The woman held up a pair of photographs. She spoke in a thick Russian accent.
“This one is seeking these two women. They may have passed through the area. Have you seen them?”
Monique had the eyes of a witch. She opened them, gazing upon the visitor with her second sight, and froze. She knew there were only two possibilities ahead of her: either she was going to pull off the bluff of her life, or she was going to die.
She kept her lips tight, her physical eyes straight ahead and unblinking, wearing her face like a bulletproof mask. “I know all my regular customers,” she said. “These two, I don’t know.”
“Are you certain? Take another look.”
“Are they in some kind of trouble?” Monique asked. “You a cop?”
The woman brandished the photos in one hand and a business card in the other. Svetlana Tkachenko, it read, Sunlight Bail Bond Agency.
“Bounty hunter,” Monique said.
She nodded. “These women are fugitives from New York. Very dangerous criminals.”
“And why would a pair of…dangerous criminals,” Monique asked, “stop in at a metaphysical-supply store?”
The hunter flashed a toothy smile. “The woman with the glasses believes she has magical powers. This one encounters many delusional people in her line of work.”
She leaned forward, closing the space between them. Her gaze locked onto Monique like a laser sight on a gun.
“But this one always captures her quarry in the end.”
Monique bit down on her bottom lip to keep it from twitching. She pressed her palms to the glass counter and took a slow, deep breath.

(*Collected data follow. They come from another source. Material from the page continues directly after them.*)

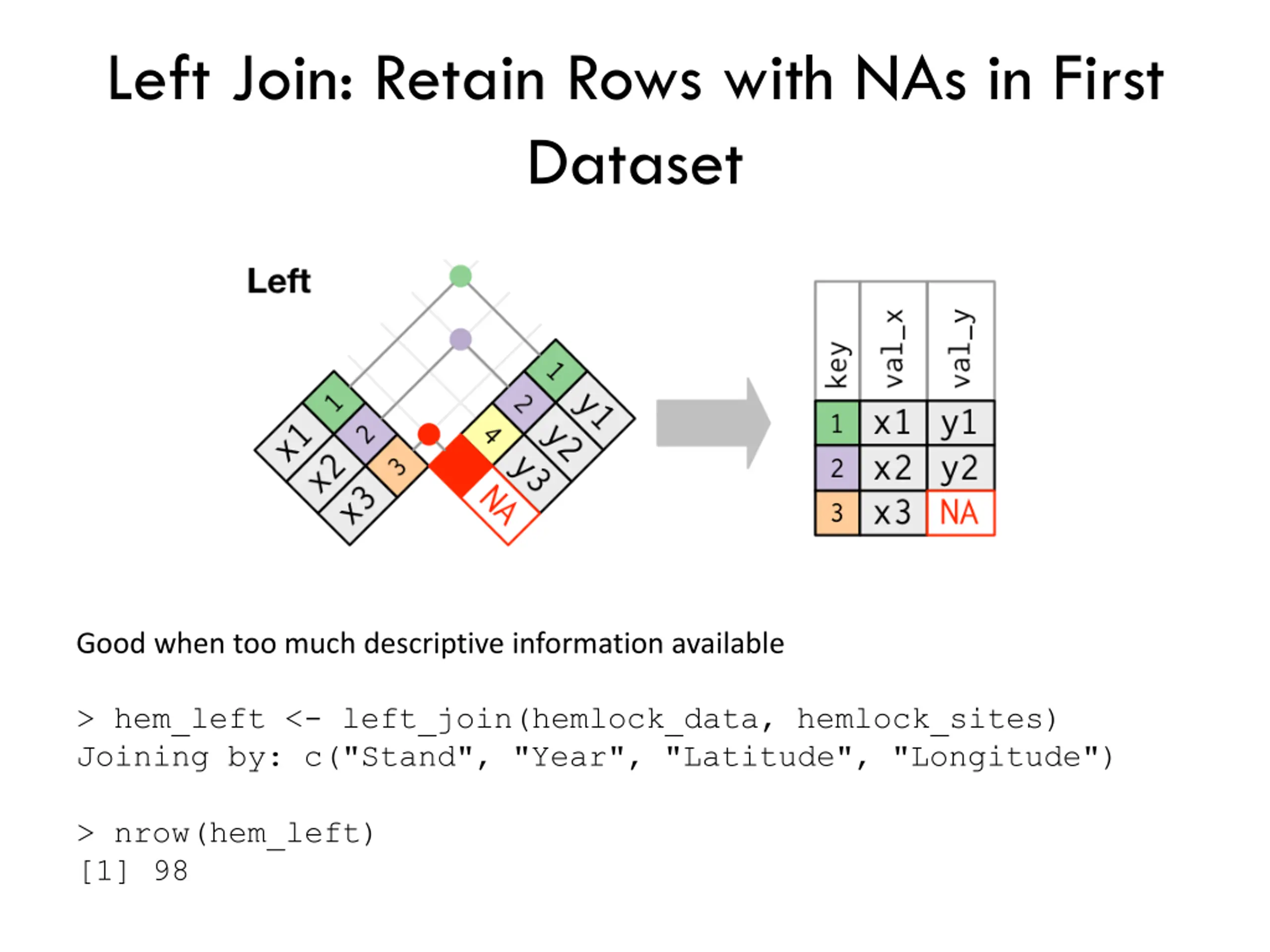 Left Join: Retain Rows with NAs in First Dataset

Left

1 x1
2 x2
3 x3

1 y1
2 y2
4 y3
NA

| key | val_x | val_y |
|---|---|---|
| 1 | x1 | y1 |
| 2 | x2 | y2 |
| 3 | x3 | NA |

Good when too much descriptive information available

> hem_left <- left_join(hemlock_data, hemlock_sites)
Joining by: c("Stand", "Year", "Latitude", "Longitude")

> nrow(hem_left)
[1] 98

“Well, they haven’t been here. Maybe leave me your card? If I see ’em, I’ll give you a call.”
Two pale fingers, nails painted black, slid the card across the glass.
“Be careful,” the hunter said.
After she left, Monique locked the front door and flipped the Closed sign. She darted into the back room. It took her three tries to dial her emergency number. Her fingers shook too hard to hit the buttons. Finally, she punched in the right string of digits, and she waited with the old plastic receiver cradled to her ear. It rang three times, then clicked.
“It’s me,” she said. “Listen, someone just came around looking for your girls. It was a fucking demon. I don’t mean a possessor or a half-blood, I mean a genuine, honest-to—”
She turned in mid-sentence. The woman was standing behind her. She raised one hand, her painted nails turned to black iron claws, and raked it downward in a brutal swipe. Monique’s blood spattered her leathers as the clerk crumpled to the stockroom floor.
The hunter took the dangling phone and put it to her ear. Silence on the other end. She squinted, then hung up. She turned her attention to Monique. The clerk was still alive, her shirt in tatters and her chest guttering blood onto the concrete floor as she struggled to breathe. One shaking hand brandished the symbol on a chain around her throat, a tiny antique key. As it began to glow with pale ruby light, the hunter reached down, tore the chain as she ripped the pendant from her hand, and tossed it across the room.
“Let us start again,” she said. “This one is also called Nyx. This one believes that you lied to her. This one does not appreciate liars. But through the careful application of pain, liars can be motivated to become truth tellers.”